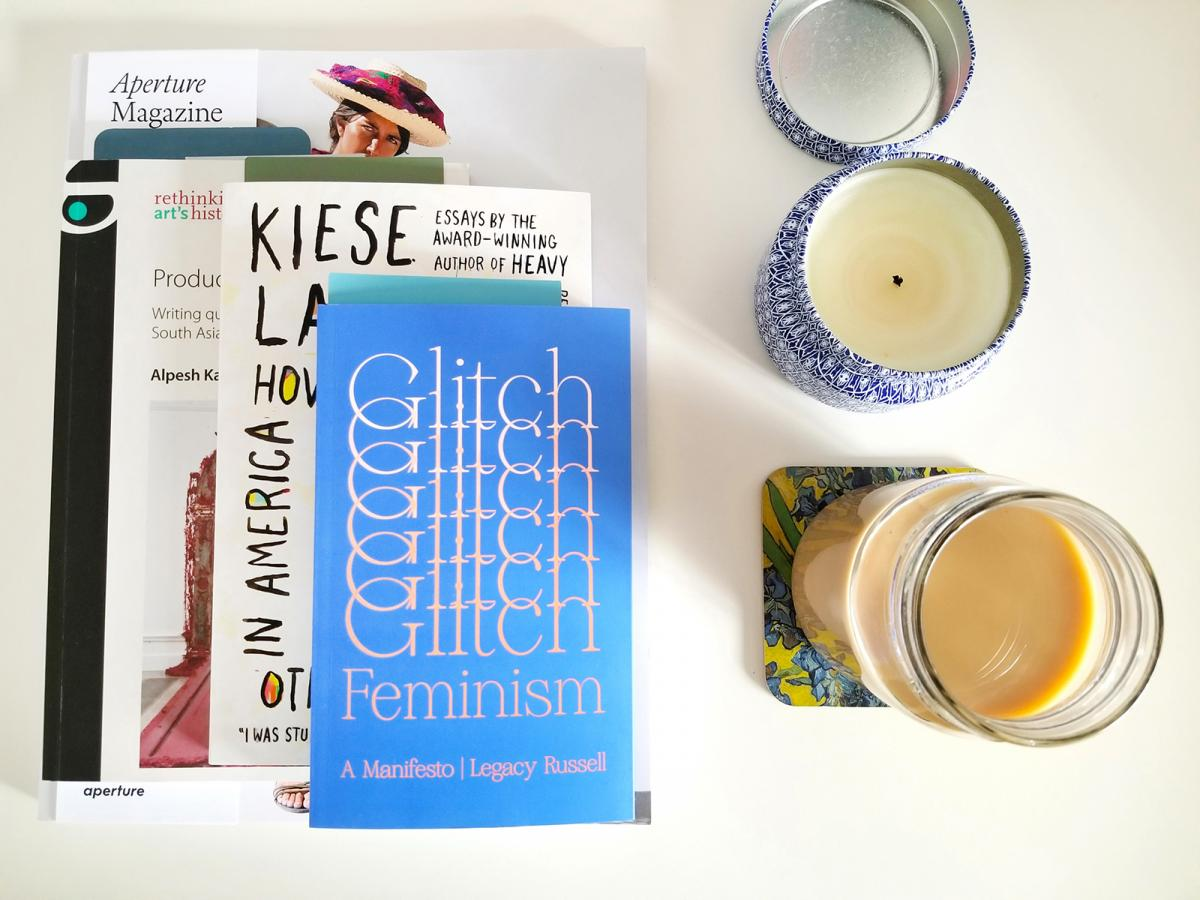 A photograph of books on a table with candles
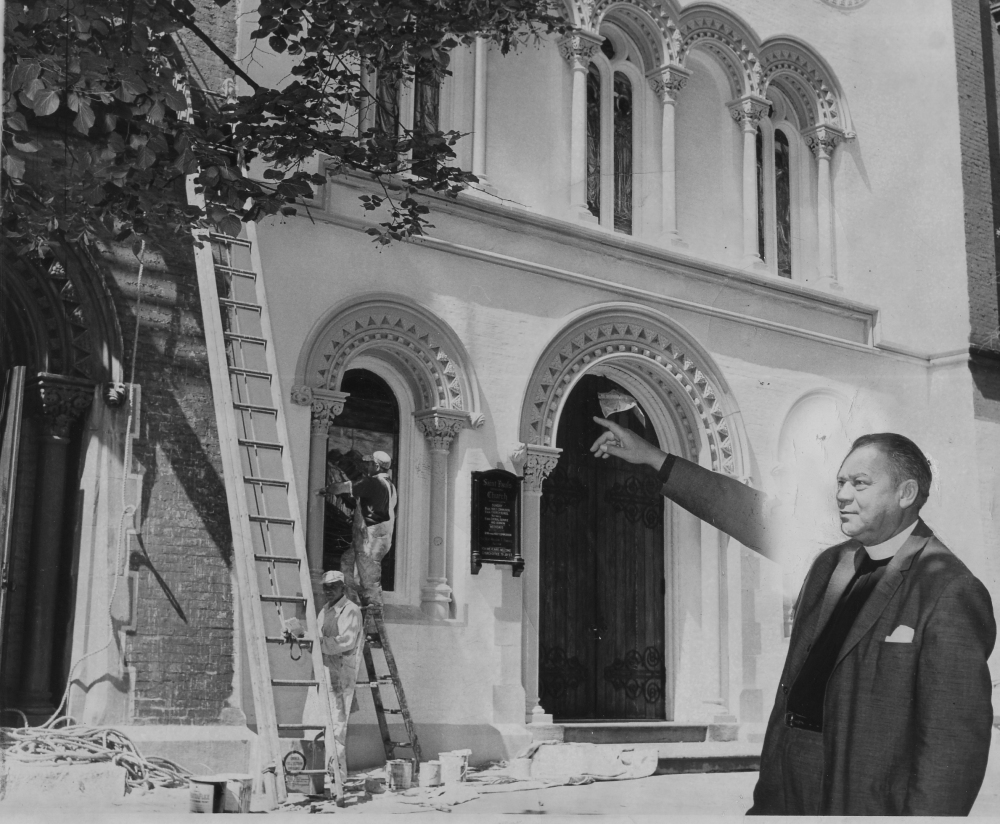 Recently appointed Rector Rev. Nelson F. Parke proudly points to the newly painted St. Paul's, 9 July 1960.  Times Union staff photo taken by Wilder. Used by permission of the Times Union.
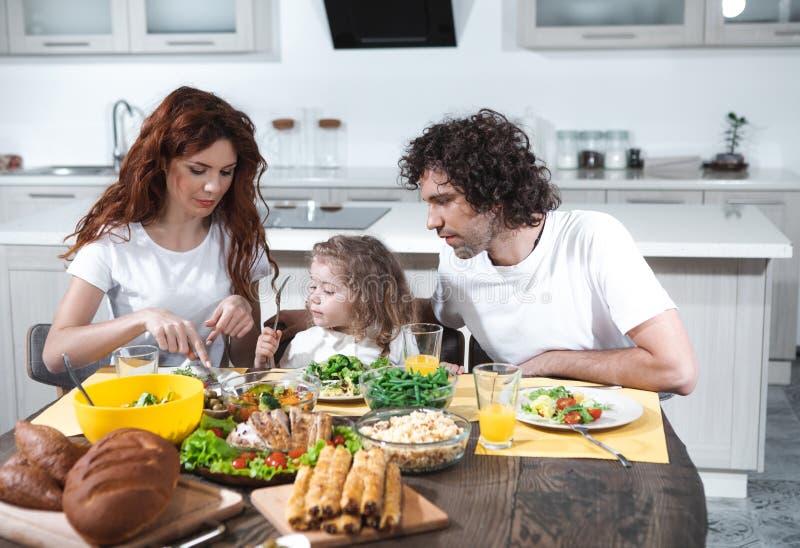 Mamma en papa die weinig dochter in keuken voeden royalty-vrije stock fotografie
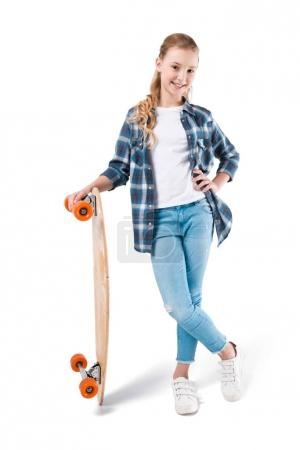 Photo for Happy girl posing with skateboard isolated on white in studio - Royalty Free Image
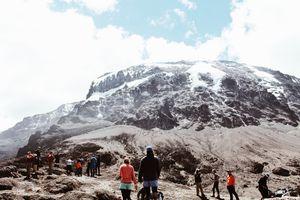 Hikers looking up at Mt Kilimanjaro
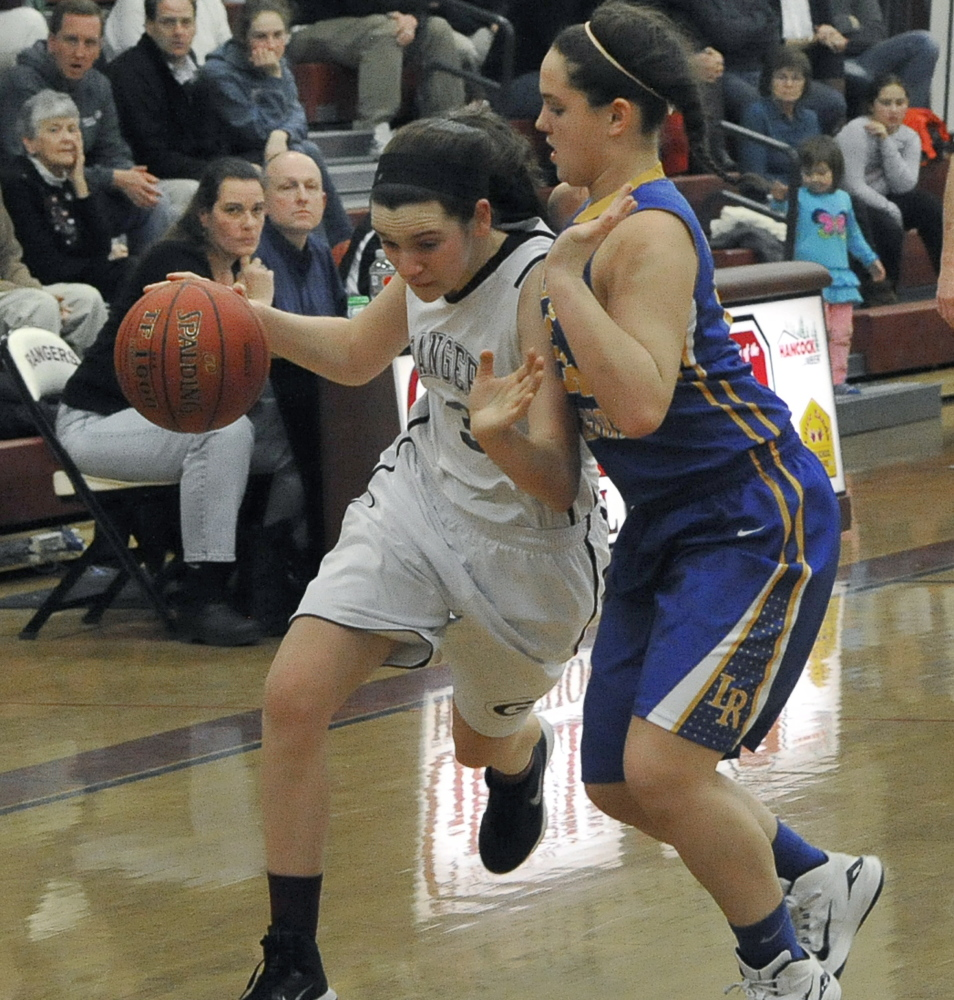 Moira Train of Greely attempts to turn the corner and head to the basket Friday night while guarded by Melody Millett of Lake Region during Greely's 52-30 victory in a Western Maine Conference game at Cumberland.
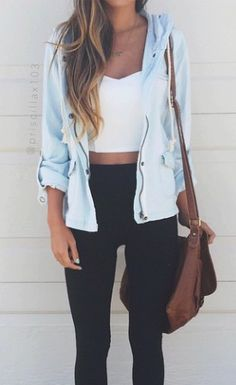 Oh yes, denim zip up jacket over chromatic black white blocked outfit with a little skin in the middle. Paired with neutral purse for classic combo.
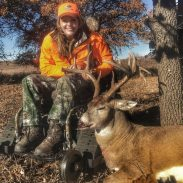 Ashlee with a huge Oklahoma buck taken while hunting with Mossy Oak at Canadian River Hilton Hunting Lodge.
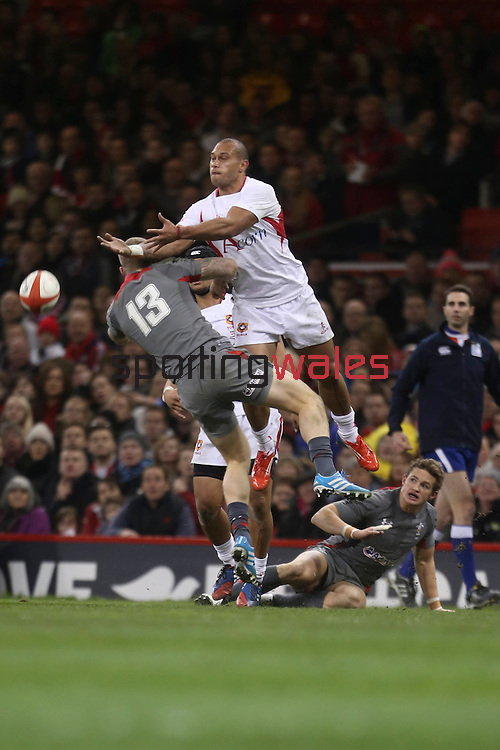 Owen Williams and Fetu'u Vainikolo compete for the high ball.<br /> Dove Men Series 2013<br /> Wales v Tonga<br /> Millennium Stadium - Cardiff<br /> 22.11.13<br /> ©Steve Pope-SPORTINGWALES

----------

### Aim of the task
All of the material above should be copied exactly, minus the pictures.

### Answer for this exercise
 A photograph of books on a table with candles
 Recently appointed Rector Rev. Nelson F. Parke proudly points to the newly painted St. Paul's, 9 July 1960.  Times Union staff photo taken by Wilder. Used by permission of the Times Union.
 Mamma en papa die weinig dochter in keuken voeden royalty-vrije stock fotografie
 Photo for Happy girl posing with skateboard isolated on white in studio - Royalty Free Image
 Hikers looking up at Mt Kilimanjaro
 Moira Train of Greely attempts to turn the corner and head to the basket Friday night while guarded by Melody Millett of Lake Region during Greely's 52-30 victory in a Western Maine Conference game at Cumberland.
 Oh yes, denim zip up jacket over chromatic black white blocked outfit with a little skin in the middle. Paired with neutral purse for classic combo.
 Ashlee with a huge Oklahoma buck taken while hunting with Mossy Oak at Canadian River Hilton Hunting Lodge.
 Owen Williams and Fetu'u Vainikolo compete for the high ball.<br /> Dove Men Series 2013<br /> Wales v Tonga<br /> Millennium Stadium - Cardiff<br /> 22.11.13<br /> ©Steve Pope-SPORTINGWALES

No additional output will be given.